Kellie gritted her teeth. ‘I do not have a fear of flying. I’ve been on heaps of flights. I even went to New Zealand last year.’

She could tell he wasn’t impressed. He gave her another rolled-eye look and turned back to his book.

‘What are you reading?’ she asked, after the turbulence had faded and the seat-belt light had been turned off again. Talking was good. It helped to keep her calm. It helped her not to notice all those suspicious mechanical noises.

‘It’s a book on astronomy,’ he said without looking up from the pages.

‘Is it any good?’

Matt let out a frustrated sigh and turned to look at her. ‘Yes, it is,’ he said. ‘Would you like to borrow it?’ Anything to shutyou up, he thought. What was it with this young woman? Didn’t she see he was in no mood for idle conversation? And what the hell was she doing, arriving a week earlier than expected?

She shook her head. ‘Nope, I don’t do heavy stuff any more.
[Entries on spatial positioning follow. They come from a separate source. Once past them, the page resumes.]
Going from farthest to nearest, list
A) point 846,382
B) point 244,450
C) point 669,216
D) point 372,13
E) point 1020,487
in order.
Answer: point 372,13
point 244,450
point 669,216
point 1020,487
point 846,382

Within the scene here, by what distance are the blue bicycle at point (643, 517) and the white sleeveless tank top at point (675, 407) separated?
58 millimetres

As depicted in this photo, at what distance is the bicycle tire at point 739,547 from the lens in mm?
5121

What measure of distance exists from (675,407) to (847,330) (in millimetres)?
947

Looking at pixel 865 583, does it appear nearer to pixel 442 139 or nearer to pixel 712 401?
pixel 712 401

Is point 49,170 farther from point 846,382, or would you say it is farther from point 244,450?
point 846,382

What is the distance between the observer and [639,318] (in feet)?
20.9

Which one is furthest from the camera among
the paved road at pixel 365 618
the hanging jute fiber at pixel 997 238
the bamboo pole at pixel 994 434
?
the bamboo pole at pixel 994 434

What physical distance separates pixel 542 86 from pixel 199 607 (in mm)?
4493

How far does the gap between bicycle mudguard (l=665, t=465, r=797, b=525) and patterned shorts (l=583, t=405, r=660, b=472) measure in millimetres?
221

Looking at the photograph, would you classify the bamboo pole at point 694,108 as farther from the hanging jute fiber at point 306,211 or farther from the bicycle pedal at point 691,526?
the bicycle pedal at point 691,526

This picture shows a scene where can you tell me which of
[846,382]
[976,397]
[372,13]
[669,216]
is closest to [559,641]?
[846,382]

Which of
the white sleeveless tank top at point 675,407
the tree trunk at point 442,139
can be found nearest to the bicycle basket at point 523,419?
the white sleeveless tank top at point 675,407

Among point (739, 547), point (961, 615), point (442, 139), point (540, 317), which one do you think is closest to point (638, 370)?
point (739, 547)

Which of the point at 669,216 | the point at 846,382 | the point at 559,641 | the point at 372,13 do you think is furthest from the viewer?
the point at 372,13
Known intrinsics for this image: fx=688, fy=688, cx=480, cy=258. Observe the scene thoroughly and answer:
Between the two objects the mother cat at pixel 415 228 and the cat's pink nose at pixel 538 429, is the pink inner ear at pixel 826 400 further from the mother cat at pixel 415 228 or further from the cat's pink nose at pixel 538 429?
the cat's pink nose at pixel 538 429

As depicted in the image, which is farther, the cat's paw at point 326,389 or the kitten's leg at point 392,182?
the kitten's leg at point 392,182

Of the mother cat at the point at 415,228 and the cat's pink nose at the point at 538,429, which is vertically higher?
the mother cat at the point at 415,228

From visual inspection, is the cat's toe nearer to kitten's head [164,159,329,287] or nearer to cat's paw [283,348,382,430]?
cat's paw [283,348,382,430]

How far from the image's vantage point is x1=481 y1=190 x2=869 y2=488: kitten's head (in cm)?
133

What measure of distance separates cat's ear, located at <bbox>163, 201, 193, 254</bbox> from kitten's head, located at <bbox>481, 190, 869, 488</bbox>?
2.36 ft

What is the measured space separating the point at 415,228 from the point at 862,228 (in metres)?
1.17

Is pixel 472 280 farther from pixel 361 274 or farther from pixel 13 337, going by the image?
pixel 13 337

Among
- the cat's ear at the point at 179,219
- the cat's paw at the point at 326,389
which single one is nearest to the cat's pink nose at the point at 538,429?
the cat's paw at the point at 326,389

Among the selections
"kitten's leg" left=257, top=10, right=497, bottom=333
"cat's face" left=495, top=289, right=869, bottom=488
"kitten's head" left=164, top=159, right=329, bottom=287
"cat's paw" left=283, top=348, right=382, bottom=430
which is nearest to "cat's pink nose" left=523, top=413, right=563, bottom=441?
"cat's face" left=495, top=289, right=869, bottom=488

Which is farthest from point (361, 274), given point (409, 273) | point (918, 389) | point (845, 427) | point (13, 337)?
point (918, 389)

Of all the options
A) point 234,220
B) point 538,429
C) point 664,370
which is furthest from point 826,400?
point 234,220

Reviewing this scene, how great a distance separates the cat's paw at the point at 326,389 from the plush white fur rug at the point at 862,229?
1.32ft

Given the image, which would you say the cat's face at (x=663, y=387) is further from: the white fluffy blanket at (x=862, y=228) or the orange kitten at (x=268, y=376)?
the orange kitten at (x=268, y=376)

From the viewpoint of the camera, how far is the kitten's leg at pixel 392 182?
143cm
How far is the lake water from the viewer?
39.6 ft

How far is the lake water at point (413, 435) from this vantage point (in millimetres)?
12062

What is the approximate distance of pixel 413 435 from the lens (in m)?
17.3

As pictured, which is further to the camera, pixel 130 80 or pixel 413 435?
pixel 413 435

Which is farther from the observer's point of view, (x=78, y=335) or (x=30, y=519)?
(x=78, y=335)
The only things I read now are medical journals and magazines and the occasional light novel.’

‘I’m doing a degree in astronomy online through Swinburne University,’ Matt said, hoping she would take the hint and let him get on with his chapter on globular clusters. ‘There’s a lot of reading, and I have an exam coming up.’

‘You’re a very fast reader,’ she said. ‘Have you done a speed-reading course or something?’

Matt’s eyes were starting to feel strained from the repeated rolling. ‘No, it’s just that I enjoy reading,’ he said. ‘It fills in the time.’

‘So it’s pretty quiet out here, huh?’ she asked.

Matt looked at her again, really looked at her this time. She had a pretty heart-shaped face and her eyes were an unusual caramel brown. He couldn’t quite decide how long her hair was as she had it sort of twisted up in a haphazard ponytail-cum-knot at the back of her head, but it was glossy and thick and there was plenty of it, and every now and again he caught of whiff of the honeysuckle fragrance of her shampoo.

She had a nice figure, trim and toned and yet feminine in all the right places. Her mouth was a little on the pouting side, he’d noticed earlier, but when she smiled it reminded him of a ray of bright sunshine breaking through dark clouds.

‘No, it’s not exactly quiet,’ he answered. ‘It’s different, that’s all.’

She gave him another little smile. ‘So no nightclubs and five-star restaurants, right?’

Matt felt a familiar tight ache deep inside his chest and looked away. ‘No,’ he said. ‘No nightclubs, no cinemas, no fine dining, no twenty-four-hour trading.’ And no Madeleine, he added silently.

‘What about taxis?’ she asked after a short pause. ‘Do you have any of those?’

His eyes came back to hers. ‘No, but I can give you a lift to Tim and Claire’s house. I take it that’s where you’re staying?’